**RECORDS SUPPLIED:**
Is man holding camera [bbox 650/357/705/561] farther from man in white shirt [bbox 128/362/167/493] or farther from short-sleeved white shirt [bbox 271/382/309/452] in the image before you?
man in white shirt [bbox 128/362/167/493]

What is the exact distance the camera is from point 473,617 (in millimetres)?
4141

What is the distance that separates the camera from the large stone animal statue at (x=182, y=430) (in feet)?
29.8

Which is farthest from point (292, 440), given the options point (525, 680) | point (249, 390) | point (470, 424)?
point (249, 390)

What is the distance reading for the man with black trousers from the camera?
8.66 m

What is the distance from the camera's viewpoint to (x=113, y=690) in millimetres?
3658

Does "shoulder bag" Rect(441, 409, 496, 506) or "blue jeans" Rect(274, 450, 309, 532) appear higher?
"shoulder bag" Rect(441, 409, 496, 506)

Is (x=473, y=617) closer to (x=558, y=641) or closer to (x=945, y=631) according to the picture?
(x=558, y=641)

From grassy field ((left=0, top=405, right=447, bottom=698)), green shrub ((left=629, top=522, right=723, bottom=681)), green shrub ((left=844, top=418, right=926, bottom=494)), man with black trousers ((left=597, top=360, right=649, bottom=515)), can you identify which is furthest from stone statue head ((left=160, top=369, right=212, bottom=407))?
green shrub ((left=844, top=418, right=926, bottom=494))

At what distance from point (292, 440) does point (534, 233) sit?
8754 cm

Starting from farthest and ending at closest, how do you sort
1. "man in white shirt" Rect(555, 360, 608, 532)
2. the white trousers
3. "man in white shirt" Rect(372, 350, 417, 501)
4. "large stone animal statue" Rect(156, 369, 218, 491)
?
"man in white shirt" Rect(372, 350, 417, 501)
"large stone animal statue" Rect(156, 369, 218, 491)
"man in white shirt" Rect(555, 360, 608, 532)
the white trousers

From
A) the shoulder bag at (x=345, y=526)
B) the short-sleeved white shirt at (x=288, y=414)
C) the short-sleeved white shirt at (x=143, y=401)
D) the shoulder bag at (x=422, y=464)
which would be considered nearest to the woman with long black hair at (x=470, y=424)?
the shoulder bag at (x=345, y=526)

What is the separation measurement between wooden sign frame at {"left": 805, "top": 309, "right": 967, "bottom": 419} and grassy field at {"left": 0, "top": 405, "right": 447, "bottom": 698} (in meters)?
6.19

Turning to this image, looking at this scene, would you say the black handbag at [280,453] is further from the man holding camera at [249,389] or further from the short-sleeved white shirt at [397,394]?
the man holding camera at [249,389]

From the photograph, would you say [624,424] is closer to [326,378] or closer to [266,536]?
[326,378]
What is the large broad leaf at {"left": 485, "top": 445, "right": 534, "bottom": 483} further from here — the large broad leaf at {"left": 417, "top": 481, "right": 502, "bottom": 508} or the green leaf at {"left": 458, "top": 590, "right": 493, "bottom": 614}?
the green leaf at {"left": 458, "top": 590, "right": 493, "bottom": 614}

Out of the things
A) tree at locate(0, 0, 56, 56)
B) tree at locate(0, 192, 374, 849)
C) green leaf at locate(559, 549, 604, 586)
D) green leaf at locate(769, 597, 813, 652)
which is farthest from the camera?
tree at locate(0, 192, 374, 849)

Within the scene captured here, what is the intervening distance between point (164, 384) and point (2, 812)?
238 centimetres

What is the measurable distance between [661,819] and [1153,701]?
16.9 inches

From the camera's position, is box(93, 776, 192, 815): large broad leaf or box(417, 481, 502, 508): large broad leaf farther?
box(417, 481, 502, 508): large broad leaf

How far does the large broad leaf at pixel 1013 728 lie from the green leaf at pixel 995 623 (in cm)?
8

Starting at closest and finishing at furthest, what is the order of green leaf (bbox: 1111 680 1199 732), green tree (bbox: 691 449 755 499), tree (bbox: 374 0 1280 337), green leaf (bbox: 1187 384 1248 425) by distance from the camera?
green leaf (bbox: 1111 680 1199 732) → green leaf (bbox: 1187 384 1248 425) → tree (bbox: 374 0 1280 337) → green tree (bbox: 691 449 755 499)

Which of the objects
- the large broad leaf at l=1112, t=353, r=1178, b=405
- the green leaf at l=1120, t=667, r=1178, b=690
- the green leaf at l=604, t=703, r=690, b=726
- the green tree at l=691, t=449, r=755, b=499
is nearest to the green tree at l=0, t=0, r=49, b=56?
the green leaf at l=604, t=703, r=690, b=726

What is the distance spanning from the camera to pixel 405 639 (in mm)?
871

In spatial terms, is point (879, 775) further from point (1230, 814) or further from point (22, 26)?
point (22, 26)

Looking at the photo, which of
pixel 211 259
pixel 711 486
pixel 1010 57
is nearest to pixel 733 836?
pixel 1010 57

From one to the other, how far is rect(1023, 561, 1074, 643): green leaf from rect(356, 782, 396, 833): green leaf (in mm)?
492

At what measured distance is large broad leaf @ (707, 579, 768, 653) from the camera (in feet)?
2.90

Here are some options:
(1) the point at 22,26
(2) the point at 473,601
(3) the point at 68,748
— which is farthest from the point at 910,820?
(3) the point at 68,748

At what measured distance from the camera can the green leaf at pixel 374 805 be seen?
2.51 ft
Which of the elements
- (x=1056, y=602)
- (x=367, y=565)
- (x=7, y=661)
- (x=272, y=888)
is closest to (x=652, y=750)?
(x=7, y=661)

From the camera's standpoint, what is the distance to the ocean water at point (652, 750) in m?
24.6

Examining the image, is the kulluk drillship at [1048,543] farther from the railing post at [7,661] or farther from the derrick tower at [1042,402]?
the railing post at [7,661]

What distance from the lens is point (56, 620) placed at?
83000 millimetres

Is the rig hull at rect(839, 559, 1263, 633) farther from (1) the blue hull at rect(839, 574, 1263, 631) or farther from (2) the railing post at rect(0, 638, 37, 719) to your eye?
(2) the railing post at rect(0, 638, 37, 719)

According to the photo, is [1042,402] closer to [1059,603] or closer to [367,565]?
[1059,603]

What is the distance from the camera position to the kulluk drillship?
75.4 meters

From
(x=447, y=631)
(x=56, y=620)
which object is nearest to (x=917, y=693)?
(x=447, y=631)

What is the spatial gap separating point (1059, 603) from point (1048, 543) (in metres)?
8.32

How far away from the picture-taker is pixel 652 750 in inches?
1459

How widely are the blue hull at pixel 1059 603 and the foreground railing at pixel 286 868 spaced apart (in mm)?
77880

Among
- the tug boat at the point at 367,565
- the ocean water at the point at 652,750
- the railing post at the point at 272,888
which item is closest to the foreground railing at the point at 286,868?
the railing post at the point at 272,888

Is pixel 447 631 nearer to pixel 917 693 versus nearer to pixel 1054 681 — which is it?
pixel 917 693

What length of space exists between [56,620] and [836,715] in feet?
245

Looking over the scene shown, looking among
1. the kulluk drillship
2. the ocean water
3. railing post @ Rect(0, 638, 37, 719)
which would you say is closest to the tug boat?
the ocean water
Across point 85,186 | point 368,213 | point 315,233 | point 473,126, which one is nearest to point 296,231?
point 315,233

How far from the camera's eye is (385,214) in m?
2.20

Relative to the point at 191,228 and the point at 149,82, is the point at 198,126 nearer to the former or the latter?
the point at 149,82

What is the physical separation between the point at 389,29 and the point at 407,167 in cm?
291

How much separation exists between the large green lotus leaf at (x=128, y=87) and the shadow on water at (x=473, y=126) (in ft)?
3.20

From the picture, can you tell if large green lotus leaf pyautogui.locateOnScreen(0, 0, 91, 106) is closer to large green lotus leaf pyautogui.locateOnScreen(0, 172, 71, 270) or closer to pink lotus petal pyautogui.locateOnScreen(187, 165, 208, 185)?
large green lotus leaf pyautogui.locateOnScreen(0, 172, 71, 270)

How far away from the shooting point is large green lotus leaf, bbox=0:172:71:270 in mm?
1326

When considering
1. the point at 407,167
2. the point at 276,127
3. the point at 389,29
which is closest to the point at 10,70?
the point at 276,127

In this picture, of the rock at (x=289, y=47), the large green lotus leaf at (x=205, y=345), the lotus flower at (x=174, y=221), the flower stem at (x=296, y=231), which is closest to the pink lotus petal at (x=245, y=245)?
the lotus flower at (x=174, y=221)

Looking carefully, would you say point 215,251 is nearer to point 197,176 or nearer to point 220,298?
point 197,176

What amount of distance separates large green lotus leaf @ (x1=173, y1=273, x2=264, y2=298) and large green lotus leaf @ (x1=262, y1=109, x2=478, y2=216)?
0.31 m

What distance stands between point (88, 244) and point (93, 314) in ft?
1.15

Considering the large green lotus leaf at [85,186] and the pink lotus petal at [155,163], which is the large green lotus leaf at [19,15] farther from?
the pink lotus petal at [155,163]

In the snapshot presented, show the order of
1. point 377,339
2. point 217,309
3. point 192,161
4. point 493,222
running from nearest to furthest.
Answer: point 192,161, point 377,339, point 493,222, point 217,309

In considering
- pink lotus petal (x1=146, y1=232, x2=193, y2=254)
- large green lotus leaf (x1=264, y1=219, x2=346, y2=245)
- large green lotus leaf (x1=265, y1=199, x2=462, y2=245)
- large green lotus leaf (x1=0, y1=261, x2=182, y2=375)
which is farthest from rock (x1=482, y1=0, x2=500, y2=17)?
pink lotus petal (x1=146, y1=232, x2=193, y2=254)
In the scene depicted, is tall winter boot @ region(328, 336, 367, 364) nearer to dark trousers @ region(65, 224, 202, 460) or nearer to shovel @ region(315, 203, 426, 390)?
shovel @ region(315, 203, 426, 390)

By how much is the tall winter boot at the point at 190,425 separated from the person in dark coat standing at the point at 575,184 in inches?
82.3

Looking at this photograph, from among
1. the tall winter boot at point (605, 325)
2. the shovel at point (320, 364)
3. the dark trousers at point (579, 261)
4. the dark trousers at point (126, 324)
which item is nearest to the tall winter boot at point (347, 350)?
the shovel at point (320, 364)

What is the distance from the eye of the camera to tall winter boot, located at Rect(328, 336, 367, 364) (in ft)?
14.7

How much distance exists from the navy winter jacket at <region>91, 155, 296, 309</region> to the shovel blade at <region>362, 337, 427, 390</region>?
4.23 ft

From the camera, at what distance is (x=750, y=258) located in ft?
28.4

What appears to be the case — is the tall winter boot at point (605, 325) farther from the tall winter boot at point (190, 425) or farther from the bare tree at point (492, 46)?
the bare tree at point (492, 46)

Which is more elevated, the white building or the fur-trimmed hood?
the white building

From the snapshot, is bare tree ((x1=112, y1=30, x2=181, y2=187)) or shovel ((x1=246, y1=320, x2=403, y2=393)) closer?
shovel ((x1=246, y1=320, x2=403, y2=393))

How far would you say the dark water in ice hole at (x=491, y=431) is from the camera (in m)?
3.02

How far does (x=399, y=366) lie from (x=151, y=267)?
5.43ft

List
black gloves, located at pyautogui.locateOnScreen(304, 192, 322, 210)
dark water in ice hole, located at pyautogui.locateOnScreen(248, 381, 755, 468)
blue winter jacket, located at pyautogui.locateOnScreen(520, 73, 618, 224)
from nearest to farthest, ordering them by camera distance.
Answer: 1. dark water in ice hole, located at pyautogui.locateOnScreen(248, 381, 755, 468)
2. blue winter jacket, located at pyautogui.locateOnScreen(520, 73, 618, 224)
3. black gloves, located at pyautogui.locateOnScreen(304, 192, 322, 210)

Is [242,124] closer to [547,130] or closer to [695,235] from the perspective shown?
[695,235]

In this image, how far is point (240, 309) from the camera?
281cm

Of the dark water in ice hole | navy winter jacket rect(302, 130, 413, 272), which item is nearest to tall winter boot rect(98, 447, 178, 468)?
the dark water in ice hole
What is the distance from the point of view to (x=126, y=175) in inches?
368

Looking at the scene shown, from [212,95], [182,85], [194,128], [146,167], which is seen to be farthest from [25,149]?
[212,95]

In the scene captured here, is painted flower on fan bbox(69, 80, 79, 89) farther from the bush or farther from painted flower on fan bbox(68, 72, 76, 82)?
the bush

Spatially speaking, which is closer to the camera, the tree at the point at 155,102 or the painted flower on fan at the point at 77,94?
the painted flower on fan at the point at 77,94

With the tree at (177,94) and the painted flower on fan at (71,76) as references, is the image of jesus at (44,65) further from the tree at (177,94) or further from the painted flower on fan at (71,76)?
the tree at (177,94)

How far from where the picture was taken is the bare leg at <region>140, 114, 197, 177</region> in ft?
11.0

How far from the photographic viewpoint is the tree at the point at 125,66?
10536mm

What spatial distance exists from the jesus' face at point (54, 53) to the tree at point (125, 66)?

**WHAT YOU WILL DO:** What are the lines from the one with "Spatially speaking, which" through the last line of the records above? Quote them exactly and add nothing.

**CORRECT RESPONSE:**
Spatially speaking, which is closer to the camera, the tree at the point at 155,102 or the painted flower on fan at the point at 77,94?
the painted flower on fan at the point at 77,94

With the tree at (177,94) and the painted flower on fan at (71,76) as references, is the image of jesus at (44,65) further from the tree at (177,94) or further from the painted flower on fan at (71,76)?
the tree at (177,94)

How far from where the picture was taken is the bare leg at <region>140, 114, 197, 177</region> in ft?
11.0

How far from the photographic viewpoint is the tree at the point at 125,66?
10536mm

What spatial distance exists from the jesus' face at point (54, 53) to the tree at point (125, 66)?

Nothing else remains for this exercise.